Please rewrite the lines below as a Markdown table with the columns Row and Line, starting with the line that contains "What is the exact" and continuing through the last line, inclusive. Number each row and leave out blank lines.
═══
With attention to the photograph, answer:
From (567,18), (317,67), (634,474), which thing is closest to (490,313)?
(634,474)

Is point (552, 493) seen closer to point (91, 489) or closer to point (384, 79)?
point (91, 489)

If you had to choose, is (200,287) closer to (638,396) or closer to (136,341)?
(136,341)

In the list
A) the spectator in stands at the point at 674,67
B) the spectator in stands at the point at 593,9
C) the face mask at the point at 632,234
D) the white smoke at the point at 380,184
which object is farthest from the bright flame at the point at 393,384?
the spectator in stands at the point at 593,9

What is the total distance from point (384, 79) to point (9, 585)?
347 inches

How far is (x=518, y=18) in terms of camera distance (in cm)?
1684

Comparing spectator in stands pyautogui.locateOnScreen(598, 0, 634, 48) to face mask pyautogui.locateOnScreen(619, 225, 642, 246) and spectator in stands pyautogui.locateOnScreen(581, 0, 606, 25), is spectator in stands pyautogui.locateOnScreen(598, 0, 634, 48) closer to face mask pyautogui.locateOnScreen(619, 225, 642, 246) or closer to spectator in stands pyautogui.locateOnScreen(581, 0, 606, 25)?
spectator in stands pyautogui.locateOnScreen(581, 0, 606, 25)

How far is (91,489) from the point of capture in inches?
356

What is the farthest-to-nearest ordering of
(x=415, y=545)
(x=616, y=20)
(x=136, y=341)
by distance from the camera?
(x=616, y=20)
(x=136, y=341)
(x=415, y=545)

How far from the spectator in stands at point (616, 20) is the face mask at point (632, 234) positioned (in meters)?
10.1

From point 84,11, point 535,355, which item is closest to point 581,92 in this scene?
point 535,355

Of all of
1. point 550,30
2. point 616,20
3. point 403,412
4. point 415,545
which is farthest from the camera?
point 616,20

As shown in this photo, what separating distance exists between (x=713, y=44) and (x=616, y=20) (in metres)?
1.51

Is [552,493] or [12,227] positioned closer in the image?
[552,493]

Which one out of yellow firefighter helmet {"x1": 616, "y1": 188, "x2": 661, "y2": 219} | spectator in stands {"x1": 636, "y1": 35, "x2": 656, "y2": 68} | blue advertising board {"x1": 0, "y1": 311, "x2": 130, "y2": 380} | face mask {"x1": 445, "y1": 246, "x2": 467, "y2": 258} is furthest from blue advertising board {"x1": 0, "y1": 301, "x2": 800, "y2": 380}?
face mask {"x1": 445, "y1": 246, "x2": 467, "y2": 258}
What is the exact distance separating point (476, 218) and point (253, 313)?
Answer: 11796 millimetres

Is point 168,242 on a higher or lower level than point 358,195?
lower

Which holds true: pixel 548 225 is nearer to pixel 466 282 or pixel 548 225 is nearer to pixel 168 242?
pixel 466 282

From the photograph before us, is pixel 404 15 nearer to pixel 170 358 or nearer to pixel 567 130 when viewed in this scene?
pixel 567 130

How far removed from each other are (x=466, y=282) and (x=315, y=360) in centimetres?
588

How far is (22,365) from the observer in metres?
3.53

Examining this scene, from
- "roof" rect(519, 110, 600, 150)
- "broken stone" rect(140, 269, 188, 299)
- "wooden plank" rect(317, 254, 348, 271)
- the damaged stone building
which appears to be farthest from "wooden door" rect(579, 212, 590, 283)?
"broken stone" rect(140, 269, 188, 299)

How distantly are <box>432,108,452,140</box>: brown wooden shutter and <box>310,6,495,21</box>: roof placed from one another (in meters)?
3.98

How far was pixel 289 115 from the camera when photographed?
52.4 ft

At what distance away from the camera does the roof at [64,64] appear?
═══
▶ **Answer to this exercise**
| Row | Line |
|---|---|
| 1 | What is the exact distance separating point (476, 218) and point (253, 313)? |
| 2 | Answer: 11796 millimetres |
| 3 | Is point 168,242 on a higher or lower level than point 358,195? |
| 4 | lower |
| 5 | Which holds true: pixel 548 225 is nearer to pixel 466 282 or pixel 548 225 is nearer to pixel 168 242? |
| 6 | pixel 466 282 |
| 7 | From the photograph before us, is pixel 404 15 nearer to pixel 170 358 or nearer to pixel 567 130 when viewed in this scene? |
| 8 | pixel 567 130 |
| 9 | How far removed from each other are (x=466, y=282) and (x=315, y=360) in centimetres? |
| 10 | 588 |
| 11 | How far is (22,365) from the observer in metres? |
| 12 | 3.53 |
| 13 | Examining this scene, from |
| 14 | - "roof" rect(519, 110, 600, 150) |
| 15 | - "broken stone" rect(140, 269, 188, 299) |
| 16 | - "wooden plank" rect(317, 254, 348, 271) |
| 17 | - the damaged stone building |
| 18 | which appears to be farthest from "wooden door" rect(579, 212, 590, 283)? |
| 19 | "broken stone" rect(140, 269, 188, 299) |
| 20 | How distantly are <box>432,108,452,140</box>: brown wooden shutter and <box>310,6,495,21</box>: roof placed from one another (in meters)? |
| 21 | 3.98 |
| 22 | How far was pixel 289 115 from the camera when photographed? |
| 23 | 52.4 ft |
| 24 | At what distance away from the camera does the roof at [64,64] appear? |